Miami Commissioner Marc Sarnoff, who on Feb. 13 voted against a Marlins' stadium financing plan, said he hasn't had recent conversations with Mr. Straub about building the Florida Marlins a stadium at the old Miami Arena site.
But he said if the Marlins deal at the Orange Bowl doesn't work out, Mr. Straub's property would be an option — especially if he is willing to finance the project.
"That would alleviate my concern for the general fund," Mr. Sarnoff said, because he fears building the stadium under the current agreement terms is a big gamble that could drive the city to dip into general funds to finance the project.
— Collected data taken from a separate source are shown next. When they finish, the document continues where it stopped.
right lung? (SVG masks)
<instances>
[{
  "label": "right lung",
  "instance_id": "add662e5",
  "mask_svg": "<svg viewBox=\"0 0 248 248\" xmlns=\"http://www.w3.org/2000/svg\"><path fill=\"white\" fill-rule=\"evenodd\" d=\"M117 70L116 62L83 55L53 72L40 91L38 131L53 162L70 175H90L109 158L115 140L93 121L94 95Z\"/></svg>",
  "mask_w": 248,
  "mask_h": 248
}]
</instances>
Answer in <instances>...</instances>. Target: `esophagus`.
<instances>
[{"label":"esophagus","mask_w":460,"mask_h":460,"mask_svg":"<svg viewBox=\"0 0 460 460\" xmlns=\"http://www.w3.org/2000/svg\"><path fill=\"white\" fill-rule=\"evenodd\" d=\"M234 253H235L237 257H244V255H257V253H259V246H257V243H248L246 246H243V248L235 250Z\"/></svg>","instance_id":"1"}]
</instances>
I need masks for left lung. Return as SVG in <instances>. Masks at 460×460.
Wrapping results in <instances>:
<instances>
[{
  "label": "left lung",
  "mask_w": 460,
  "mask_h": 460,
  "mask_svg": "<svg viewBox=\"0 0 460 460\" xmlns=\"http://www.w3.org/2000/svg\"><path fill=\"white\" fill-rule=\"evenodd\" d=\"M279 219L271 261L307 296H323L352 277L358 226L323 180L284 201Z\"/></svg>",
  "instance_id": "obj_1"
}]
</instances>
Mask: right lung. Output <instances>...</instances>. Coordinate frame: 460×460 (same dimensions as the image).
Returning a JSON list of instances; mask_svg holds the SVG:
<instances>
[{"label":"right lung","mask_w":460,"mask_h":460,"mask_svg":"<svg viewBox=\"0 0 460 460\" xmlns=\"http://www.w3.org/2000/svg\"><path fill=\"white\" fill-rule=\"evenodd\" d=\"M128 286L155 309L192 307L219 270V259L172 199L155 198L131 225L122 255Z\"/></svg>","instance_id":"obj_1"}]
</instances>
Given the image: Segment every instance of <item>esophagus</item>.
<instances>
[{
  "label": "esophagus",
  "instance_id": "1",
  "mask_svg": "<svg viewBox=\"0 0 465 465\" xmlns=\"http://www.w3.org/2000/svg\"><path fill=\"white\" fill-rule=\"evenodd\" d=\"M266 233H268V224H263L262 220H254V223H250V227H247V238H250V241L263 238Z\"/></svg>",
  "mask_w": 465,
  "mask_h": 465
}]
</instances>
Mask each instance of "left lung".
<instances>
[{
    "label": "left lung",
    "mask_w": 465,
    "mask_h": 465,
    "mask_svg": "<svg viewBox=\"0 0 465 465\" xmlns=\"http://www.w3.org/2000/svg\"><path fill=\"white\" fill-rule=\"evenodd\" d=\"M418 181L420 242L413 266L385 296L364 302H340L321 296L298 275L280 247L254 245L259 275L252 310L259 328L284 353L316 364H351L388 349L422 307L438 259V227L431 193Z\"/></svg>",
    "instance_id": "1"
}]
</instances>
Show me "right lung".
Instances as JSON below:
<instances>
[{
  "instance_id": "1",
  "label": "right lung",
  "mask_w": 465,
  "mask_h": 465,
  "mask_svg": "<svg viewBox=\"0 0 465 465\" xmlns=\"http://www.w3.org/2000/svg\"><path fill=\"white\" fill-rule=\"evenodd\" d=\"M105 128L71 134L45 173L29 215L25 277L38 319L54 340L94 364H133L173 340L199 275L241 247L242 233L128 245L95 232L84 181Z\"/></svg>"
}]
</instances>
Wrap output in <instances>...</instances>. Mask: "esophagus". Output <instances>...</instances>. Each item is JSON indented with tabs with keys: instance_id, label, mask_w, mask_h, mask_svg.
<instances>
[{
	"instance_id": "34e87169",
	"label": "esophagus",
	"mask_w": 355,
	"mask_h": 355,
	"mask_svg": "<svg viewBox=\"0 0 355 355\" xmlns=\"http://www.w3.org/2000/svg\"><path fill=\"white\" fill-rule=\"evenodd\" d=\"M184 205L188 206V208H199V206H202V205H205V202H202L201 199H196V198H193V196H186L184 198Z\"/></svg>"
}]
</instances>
He said if an investor is willing to put up the cash, it would free bed tax revenues to invest in improving the Miami Beach Convention Center and to build a much-needed convention center inside the Miami city limits. The Coconut Grove Convention Center — the only one in Miami — awaits demolition later this year.
Mr. Sarnoff said another advantage to building the stadium downtown is the mass transit component.
"This would facilitate the utilization of mass transit to get people to use the Metrorail and people mover," he said, adding it would also give downtown residents fast access to the stadium and be an easy drive for Broward fans to come to games.
Mr. Straub also said he would like to use the city-owned Orange Bowl site to build equestrian and soccer facilities as part of a downtown stadium deal, though that it is not a "deal-breaker."
Other options for the Miami Arena site that have been talked about include a soundstage, a home for Cirque du Soleil or one of its competitors, or linking the land with other developments on that area's horizon.
Staff writer Yudislaidy Fernandez contributed to this report.